E o violeta quis violar outras cores.
O dia devorou os resquícios da noite.
Passos firmes esmagaram o chão.
Uma garganta abriu-se em grito.
E a demência alijou as asas dos anjos.
O roto manto da madrugada
já não cobriu os loucos.
E uma árvore agonizou em dor.
Mãos que ganharam unhas
e se fizeram de possantes garras.
O riso foi tomado de assalto pela ironia,
e o imperial sarcasmo foi cruel com todos.

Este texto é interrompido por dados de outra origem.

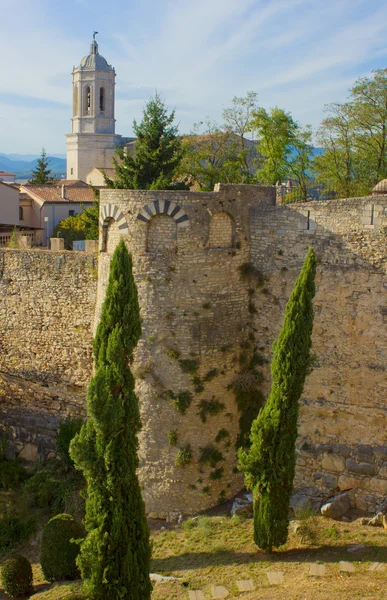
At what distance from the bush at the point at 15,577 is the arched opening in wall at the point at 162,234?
303 inches

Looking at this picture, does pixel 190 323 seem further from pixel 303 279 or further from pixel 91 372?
pixel 91 372

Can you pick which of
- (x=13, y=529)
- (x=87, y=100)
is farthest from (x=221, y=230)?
(x=87, y=100)

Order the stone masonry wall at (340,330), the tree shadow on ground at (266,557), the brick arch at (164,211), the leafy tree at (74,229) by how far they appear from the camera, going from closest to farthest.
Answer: the tree shadow on ground at (266,557) → the stone masonry wall at (340,330) → the brick arch at (164,211) → the leafy tree at (74,229)

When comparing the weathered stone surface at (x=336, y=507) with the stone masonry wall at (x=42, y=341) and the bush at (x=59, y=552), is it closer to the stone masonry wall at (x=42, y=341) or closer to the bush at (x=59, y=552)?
the bush at (x=59, y=552)

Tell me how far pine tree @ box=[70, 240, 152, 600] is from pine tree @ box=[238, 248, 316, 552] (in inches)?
101

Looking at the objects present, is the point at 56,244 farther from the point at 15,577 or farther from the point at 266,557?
the point at 266,557

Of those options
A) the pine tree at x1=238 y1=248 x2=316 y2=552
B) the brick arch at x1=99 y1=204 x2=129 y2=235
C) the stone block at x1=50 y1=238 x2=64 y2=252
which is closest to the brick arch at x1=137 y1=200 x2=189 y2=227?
the brick arch at x1=99 y1=204 x2=129 y2=235

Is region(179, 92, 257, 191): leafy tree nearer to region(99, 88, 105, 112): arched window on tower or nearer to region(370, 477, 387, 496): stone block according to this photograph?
region(370, 477, 387, 496): stone block

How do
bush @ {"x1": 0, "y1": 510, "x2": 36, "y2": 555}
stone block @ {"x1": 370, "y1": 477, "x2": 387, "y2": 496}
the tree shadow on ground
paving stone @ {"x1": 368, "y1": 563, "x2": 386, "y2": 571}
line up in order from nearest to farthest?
paving stone @ {"x1": 368, "y1": 563, "x2": 386, "y2": 571}
the tree shadow on ground
stone block @ {"x1": 370, "y1": 477, "x2": 387, "y2": 496}
bush @ {"x1": 0, "y1": 510, "x2": 36, "y2": 555}

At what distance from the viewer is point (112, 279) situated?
13.2 metres

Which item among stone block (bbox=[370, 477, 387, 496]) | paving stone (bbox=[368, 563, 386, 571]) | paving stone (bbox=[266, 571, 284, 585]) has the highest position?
stone block (bbox=[370, 477, 387, 496])

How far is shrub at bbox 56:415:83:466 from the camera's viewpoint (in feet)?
63.2

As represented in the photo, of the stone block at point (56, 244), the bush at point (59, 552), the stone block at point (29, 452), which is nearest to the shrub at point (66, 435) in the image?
the stone block at point (29, 452)

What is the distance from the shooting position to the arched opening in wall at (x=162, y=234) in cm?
1573
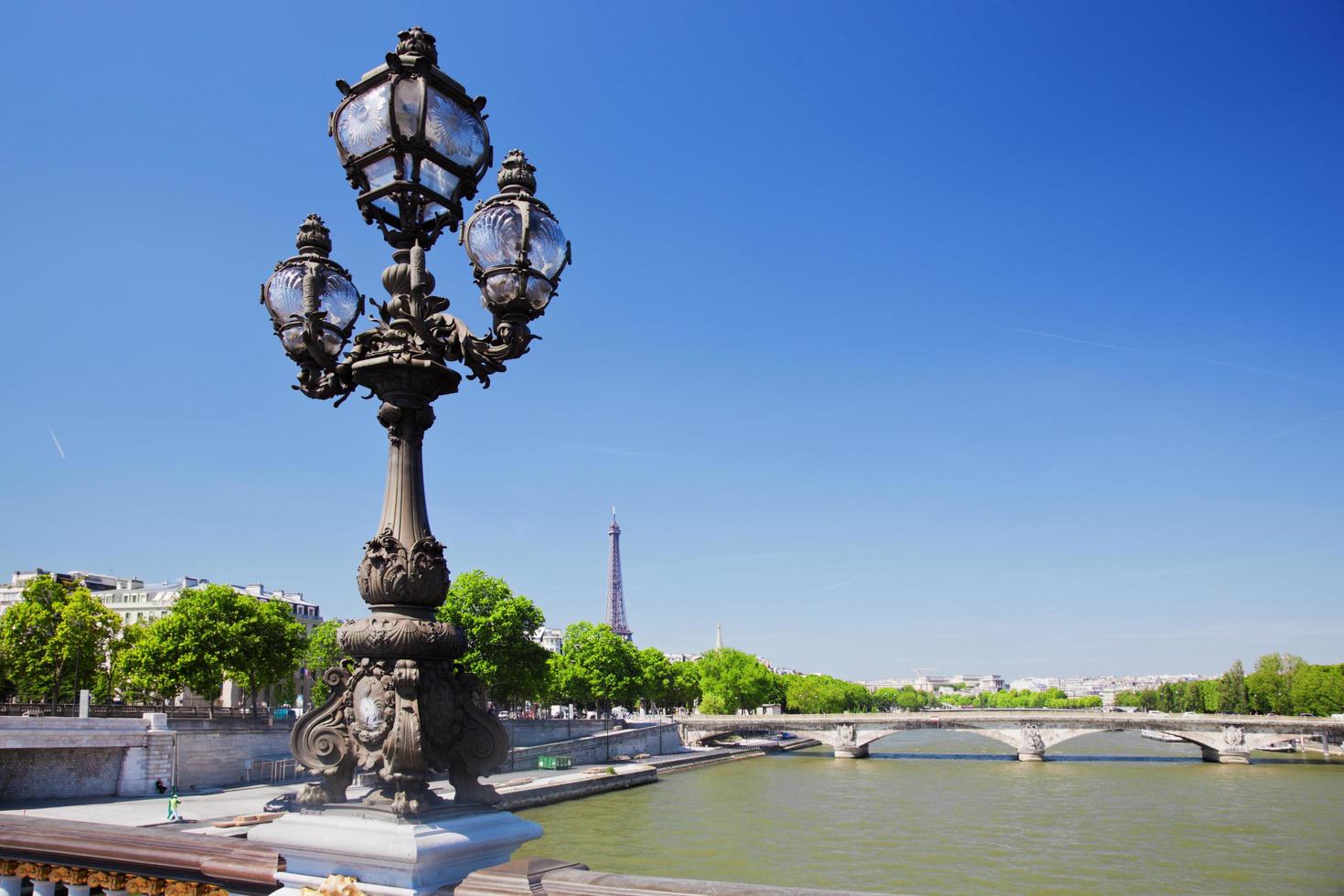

Culparam-se os deuses de carne e osso,
e os mitos de si caíram na própria desgraça.
O céu, de raiva, lançou raios sobre a terra.
E a terra, imprudente, lançou blasfêmias aos céus.
Tensão num ponto qualquer,
por demais insignificante para ser visto.
Olhos choraram, e corações riram, alucinados.
Uma pena, de dar dó, dolorida dor.
Mãos sujas, um tribunal, todos culpados.
Onde estão os inocentes?
Vida que devorou os viventes.
Teatro onde o drama era totalmente real.
Homens e mulheres viscerais.
Instintos, a franqueza bruta, primitividade.
Espadas se atiraram contra os punhais.
Correria. Olha a ladeira, olha o abismo!
Cuidado com as palavras de pedra.
Olha o buraco! O imenso fundo sem fim.
Inferno dos trouxas, fantasmas insepultos.
Competências superficiais.
O ritual dos lambe-botas.
Os úteis inúteis,
fragmentados em pedaços,
posseiros dos cacos do mundo,
tirando a sorte, a desfolhar um trevo,
a jogar dados, a embaralhar cartas.
E a cartomante profética nada disse.
Nem bola de cristal, nem sagrados búzios,
nem místicas runas, apenas a desconexão.
O caos reinante de um dia de loucura.